→ **What to work on**
**A)** In the patent claims, what shape does claim 12 give the atraumatic locking element?
**B)** Please continue the patent claims from the point where they stop.

··· Excerpted passage

5. The mechanism of claim 4, wherein the elongate rod includes a proximal end and a distal end, and wherein the distal end includes a stop shoulder, and wherein the distal end is configured to engage the flange when the set screw is fully inserted within the housing.

6. The mechanism of claim 5, wherein the proximal end of the elongate rod includes a shoulder, and wherein the shoulder is configured to engaged a corresponding depth stop defined by the housing.

7. The mechanism of claim 6, wherein the stop shoulder is atraumatic in shape.

8. The mechanism of claim 1, further including a retainer pin retained within the housing, the retainer pin being configured to prevent the set screw from being removed when the set screw is fully retracted.

9. The mechanism of claim 8, wherein the retainer pin is disposed at an angle orthogonal to the set screw.

10. The mechanism of claim 9, wherein the retainer pin is disposed at an oblique angle with respect to the housing.

11. The mechanism of claim 1, further comprising an atraumatic locking element, wherein the set screw is configured to engaged to an engage the atraumatic locking element, and wherein the atraumatic locking element is pushed into contact with the connector when then set screw is fully inserted.

12. The mechanism of claim 11, wherein the atraumatic locking element is a sphere.

······
··· Provided data

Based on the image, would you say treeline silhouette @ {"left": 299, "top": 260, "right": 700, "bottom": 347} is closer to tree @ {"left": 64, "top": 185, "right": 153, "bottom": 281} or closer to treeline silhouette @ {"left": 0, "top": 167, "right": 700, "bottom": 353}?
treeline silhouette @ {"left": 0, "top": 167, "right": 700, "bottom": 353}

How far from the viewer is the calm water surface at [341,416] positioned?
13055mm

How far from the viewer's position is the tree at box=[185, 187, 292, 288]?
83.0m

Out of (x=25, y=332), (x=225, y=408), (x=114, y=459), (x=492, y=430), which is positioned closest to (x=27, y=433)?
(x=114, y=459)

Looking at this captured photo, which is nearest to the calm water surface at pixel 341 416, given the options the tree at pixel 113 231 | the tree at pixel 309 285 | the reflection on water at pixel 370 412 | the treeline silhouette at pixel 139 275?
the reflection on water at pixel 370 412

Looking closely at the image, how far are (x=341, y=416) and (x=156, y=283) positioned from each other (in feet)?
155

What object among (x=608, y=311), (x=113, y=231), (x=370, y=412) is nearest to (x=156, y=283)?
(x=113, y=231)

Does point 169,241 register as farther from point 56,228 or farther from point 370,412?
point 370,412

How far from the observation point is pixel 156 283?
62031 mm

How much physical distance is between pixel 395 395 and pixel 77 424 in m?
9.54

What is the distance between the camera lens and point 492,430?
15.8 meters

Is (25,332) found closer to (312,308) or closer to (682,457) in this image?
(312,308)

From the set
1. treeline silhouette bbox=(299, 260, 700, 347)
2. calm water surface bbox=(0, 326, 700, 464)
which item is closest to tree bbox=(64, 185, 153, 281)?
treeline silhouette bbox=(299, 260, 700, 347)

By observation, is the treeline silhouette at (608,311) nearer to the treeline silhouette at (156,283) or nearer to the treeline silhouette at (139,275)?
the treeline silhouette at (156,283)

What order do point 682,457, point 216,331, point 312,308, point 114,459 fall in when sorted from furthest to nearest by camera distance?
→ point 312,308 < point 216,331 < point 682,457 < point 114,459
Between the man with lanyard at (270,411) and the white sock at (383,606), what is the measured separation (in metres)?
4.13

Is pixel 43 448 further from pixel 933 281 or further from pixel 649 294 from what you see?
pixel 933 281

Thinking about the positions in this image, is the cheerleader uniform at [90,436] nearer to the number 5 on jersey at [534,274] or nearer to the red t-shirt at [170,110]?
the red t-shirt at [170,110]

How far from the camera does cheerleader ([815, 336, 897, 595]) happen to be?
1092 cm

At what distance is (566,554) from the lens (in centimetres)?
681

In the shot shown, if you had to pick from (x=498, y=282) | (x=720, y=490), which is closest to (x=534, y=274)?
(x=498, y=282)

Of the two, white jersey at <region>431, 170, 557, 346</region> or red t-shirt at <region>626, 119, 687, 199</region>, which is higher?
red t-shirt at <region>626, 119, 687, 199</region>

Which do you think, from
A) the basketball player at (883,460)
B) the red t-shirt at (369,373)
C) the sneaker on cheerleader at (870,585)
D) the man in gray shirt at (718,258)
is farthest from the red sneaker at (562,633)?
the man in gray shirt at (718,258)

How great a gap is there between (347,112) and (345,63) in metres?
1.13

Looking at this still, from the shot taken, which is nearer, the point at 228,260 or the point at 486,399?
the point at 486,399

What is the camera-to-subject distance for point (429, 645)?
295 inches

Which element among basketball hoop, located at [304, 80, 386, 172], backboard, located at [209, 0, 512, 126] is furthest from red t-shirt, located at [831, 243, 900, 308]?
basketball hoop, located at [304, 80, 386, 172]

······

→ **Responses for each task**
**A)** A sphere.

**B)**
13. A locking mechanism for a connector to an implantable controller, comprising:

a housing of the implantable controller defining a housing bore sized to receive the connector, the housing bore defining a diameter that tapers as it extends distally;

a set screw releasably coupled to the housing and disposed at an oblique angle with respect to the housing, the set screw being configured to engage a flange of the connector when the set screw is fully inserted within the housing to lock the connector within the housing; and

a retainer pin releasably retained within the housing, the retainer pin being configured to prevent the set screw from being removed when the set screw is fully retracted.

14. The mechanism of claim 13, wherein the set screw includes a proximal portion and a distal portion, and wherein the proximal portion includes a plurality of threads and the distal portion includes an elongate rod.

15. A locking mechanism for a connector to an implantable controller, comprising:

a housing of the implantable controller defining a housing bore sized to receive the connector, the housing bore defining a diameter that tapers as it extends distally;

a set screw releasably coupled to the housing and disposed at an oblique angle with respect to the housing, the set screw being configured to engage a flange of the connector when the set screw is fully inserted within the housing to lock the connector within the housing, the set screw includes a proximal portion and a distal portion, and wherein the proximal portion includes a plurality of threads and the distal portion includes an elongate rod, the elongate rod includes a proximal end and a distal end, and wherein the distal end includes an atraumatic stop shoulder, and wherein the stop shoulder is configured to engage the flange when the set screw is fully inserted within the housing, the proximal end of the elongate rod further includes a chamfered shoulder, and the chamfered shoulder is configured to engaged a corresponding depth stop defined by the housing; and

a retainer pin releasably retained within the housing and disposed at an oblique angle with respect to the housing and orthogonally disposed with respect to the set screw, the retainer pin being configured to prevent the set screw from being removed when the set screw is fully retracted.

16. The mechanism of claim 14, wherein the elongate rod includes a proximal end and a distal end, and wherein the distal end includes a stop shoulder, and wherein the stop shoulder is configured to engage the flange when the set screw is fully inserted within the housing.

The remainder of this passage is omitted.